TASK INPUTS Block Start
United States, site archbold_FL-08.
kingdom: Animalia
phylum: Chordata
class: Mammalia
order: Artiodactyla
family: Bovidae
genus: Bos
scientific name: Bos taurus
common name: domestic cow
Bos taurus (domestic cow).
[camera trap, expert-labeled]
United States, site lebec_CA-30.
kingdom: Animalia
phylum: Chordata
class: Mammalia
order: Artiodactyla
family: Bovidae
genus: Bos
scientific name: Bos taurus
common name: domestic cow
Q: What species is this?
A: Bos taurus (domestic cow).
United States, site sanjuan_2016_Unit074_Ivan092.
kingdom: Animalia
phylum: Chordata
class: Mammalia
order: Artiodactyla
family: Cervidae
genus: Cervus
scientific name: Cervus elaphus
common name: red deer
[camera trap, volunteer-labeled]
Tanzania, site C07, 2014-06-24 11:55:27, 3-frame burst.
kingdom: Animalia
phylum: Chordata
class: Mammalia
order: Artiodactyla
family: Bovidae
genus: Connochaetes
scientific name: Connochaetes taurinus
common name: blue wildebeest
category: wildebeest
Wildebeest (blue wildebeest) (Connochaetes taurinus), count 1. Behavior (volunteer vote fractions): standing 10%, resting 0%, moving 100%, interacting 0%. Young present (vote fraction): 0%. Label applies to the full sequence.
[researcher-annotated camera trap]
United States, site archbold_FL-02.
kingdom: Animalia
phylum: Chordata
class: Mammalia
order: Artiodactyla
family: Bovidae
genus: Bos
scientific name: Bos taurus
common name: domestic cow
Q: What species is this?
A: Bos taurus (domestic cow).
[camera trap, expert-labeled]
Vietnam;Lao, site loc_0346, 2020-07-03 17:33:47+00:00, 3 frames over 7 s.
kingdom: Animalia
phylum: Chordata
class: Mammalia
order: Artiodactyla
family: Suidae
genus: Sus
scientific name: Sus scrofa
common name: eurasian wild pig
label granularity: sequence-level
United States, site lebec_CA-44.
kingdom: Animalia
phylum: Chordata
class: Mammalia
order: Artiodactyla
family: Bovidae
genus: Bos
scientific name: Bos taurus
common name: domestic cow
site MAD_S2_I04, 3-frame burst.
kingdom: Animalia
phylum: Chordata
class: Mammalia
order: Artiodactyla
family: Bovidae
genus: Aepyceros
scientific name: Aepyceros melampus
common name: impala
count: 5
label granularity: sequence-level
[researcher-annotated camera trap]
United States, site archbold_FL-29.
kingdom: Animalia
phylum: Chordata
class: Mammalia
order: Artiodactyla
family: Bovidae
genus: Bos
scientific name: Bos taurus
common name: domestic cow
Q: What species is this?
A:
TASK INPUTS Block End
## YOUR GOAL
Only the data above, repeated exactly, should make up the reply.

## OUTPUT OF THE TASK
United States, site archbold_FL-08.
kingdom: Animalia
phylum: Chordata
class: Mammalia
order: Artiodactyla
family: Bovidae
genus: Bos
scientific name: Bos taurus
common name: domestic cow
Bos taurus (domestic cow).
[camera trap, expert-labeled]
United States, site lebec_CA-30.
kingdom: Animalia
phylum: Chordata
class: Mammalia
order: Artiodactyla
family: Bovidae
genus: Bos
scientific name: Bos taurus
common name: domestic cow
Q: What species is this?
A: Bos taurus (domestic cow).
United States, site sanjuan_2016_Unit074_Ivan092.
kingdom: Animalia
phylum: Chordata
class: Mammalia
order: Artiodactyla
family: Cervidae
genus: Cervus
scientific name: Cervus elaphus
common name: red deer
[camera trap, volunteer-labeled]
Tanzania, site C07, 2014-06-24 11:55:27, 3-frame burst.
kingdom: Animalia
phylum: Chordata
class: Mammalia
order: Artiodactyla
family: Bovidae
genus: Connochaetes
scientific name: Connochaetes taurinus
common name: blue wildebeest
category: wildebeest
Wildebeest (blue wildebeest) (Connochaetes taurinus), count 1. Behavior (volunteer vote fractions): standing 10%, resting 0%, moving 100%, interacting 0%. Young present (vote fraction): 0%. Label applies to the full sequence.
[researcher-annotated camera trap]
United States, site archbold_FL-02.
kingdom: Animalia
phylum: Chordata
class: Mammalia
order: Artiodactyla
family: Bovidae
genus: Bos
scientific name: Bos taurus
common name: domestic cow
Q: What species is this?
A: Bos taurus (domestic cow).
[camera trap, expert-labeled]
Vietnam;Lao, site loc_0346, 2020-07-03 17:33:47+00:00, 3 frames over 7 s.
kingdom: Animalia
phylum: Chordata
class: Mammalia
order: Artiodactyla
family: Suidae
genus: Sus
scientific name: Sus scrofa
common name: eurasian wild pig
label granularity: sequence-level
United States, site lebec_CA-44.
kingdom: Animalia
phylum: Chordata
class: Mammalia
order: Artiodactyla
family: Bovidae
genus: Bos
scientific name: Bos taurus
common name: domestic cow
site MAD_S2_I04, 3-frame burst.
kingdom: Animalia
phylum: Chordata
class: Mammalia
order: Artiodactyla
family: Bovidae
genus: Aepyceros
scientific name: Aepyceros melampus
common name: impala
count: 5
label granularity: sequence-level
[researcher-annotated camera trap]
United States, site archbold_FL-29.
kingdom: Animalia
phylum: Chordata
class: Mammalia
order: Artiodactyla
family: Bovidae
genus: Bos
scientific name: Bos taurus
common name: domestic cow
Q: What species is this?
A:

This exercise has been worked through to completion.